START DATA EXCERPTS

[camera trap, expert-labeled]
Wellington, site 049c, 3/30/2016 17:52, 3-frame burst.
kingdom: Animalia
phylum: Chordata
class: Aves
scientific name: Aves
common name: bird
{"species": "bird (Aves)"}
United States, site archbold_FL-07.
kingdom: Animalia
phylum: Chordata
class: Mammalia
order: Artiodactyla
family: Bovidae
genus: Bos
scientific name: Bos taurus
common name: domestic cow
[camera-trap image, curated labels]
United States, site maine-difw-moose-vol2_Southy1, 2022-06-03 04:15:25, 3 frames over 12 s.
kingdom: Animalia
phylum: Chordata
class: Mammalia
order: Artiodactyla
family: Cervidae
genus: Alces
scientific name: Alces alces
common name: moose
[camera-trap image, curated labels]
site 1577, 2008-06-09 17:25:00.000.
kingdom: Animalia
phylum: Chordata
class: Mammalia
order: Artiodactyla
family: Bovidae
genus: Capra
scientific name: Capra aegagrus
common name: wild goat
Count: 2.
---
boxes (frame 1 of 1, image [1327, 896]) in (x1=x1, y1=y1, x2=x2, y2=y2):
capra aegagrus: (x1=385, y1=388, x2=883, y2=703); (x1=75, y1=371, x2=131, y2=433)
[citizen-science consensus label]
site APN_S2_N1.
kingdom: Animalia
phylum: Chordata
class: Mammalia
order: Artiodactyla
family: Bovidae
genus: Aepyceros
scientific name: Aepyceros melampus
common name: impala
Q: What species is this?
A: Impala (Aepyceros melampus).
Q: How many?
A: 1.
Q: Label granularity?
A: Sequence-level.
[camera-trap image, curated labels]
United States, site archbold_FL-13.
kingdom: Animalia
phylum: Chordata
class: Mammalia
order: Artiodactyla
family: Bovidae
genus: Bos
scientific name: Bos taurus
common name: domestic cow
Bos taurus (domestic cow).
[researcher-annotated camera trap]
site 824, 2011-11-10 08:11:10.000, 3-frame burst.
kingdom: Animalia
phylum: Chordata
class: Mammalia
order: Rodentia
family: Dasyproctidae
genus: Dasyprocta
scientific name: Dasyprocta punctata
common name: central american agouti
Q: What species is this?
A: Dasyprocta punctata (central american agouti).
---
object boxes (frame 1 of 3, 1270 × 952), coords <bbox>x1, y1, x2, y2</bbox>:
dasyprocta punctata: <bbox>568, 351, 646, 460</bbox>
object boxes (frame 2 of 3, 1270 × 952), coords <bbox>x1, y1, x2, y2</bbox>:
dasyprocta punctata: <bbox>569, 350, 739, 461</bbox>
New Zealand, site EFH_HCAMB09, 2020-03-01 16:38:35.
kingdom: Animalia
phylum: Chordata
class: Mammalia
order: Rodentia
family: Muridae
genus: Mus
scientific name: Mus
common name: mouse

END DATA EXCERPTS

What is needed is a word-for-word copy of all the material.

[camera trap, expert-labeled]
Wellington, site 049c, 3/30/2016 17:52, 3-frame burst.
kingdom: Animalia
phylum: Chordata
class: Aves
scientific name: Aves
common name: bird
{"species": "bird (Aves)"}
United States, site archbold_FL-07.
kingdom: Animalia
phylum: Chordata
class: Mammalia
order: Artiodactyla
family: Bovidae
genus: Bos
scientific name: Bos taurus
common name: domestic cow
[camera-trap image, curated labels]
United States, site maine-difw-moose-vol2_Southy1, 2022-06-03 04:15:25, 3 frames over 12 s.
kingdom: Animalia
phylum: Chordata
class: Mammalia
order: Artiodactyla
family: Cervidae
genus: Alces
scientific name: Alces alces
common name: moose
[camera-trap image, curated labels]
site 1577, 2008-06-09 17:25:00.000.
kingdom: Animalia
phylum: Chordata
class: Mammalia
order: Artiodactyla
family: Bovidae
genus: Capra
scientific name: Capra aegagrus
common name: wild goat
Count: 2.
---
boxes (frame 1 of 1, image [1327, 896]) in (x1=x1, y1=y1, x2=x2, y2=y2):
capra aegagrus: (x1=385, y1=388, x2=883, y2=703); (x1=75, y1=371, x2=131, y2=433)
[citizen-science consensus label]
site APN_S2_N1.
kingdom: Animalia
phylum: Chordata
class: Mammalia
order: Artiodactyla
family: Bovidae
genus: Aepyceros
scientific name: Aepyceros melampus
common name: impala
Q: What species is this?
A: Impala (Aepyceros melampus).
Q: How many?
A: 1.
Q: Label granularity?
A: Sequence-level.
[camera-trap image, curated labels]
United States, site archbold_FL-13.
kingdom: Animalia
phylum: Chordata
class: Mammalia
order: Artiodactyla
family: Bovidae
genus: Bos
scientific name: Bos taurus
common name: domestic cow
Bos taurus (domestic cow).
[researcher-annotated camera trap]
site 824, 2011-11-10 08:11:10.000, 3-frame burst.
kingdom: Animalia
phylum: Chordata
class: Mammalia
order: Rodentia
family: Dasyproctidae
genus: Dasyprocta
scientific name: Dasyprocta punctata
common name: central american agouti
Q: What species is this?
A: Dasyprocta punctata (central american agouti).
---
object boxes (frame 1 of 3, 1270 × 952), coords <bbox>x1, y1, x2, y2</bbox>:
dasyprocta punctata: <bbox>568, 351, 646, 460</bbox>
object boxes (frame 2 of 3, 1270 × 952), coords <bbox>x1, y1, x2, y2</bbox>:
dasyprocta punctata: <bbox>569, 350, 739, 461</bbox>
New Zealand, site EFH_HCAMB09, 2020-03-01 16:38:35.
kingdom: Animalia
phylum: Chordata
class: Mammalia
order: Rodentia
family: Muridae
genus: Mus
scientific name: Mus
common name: mouse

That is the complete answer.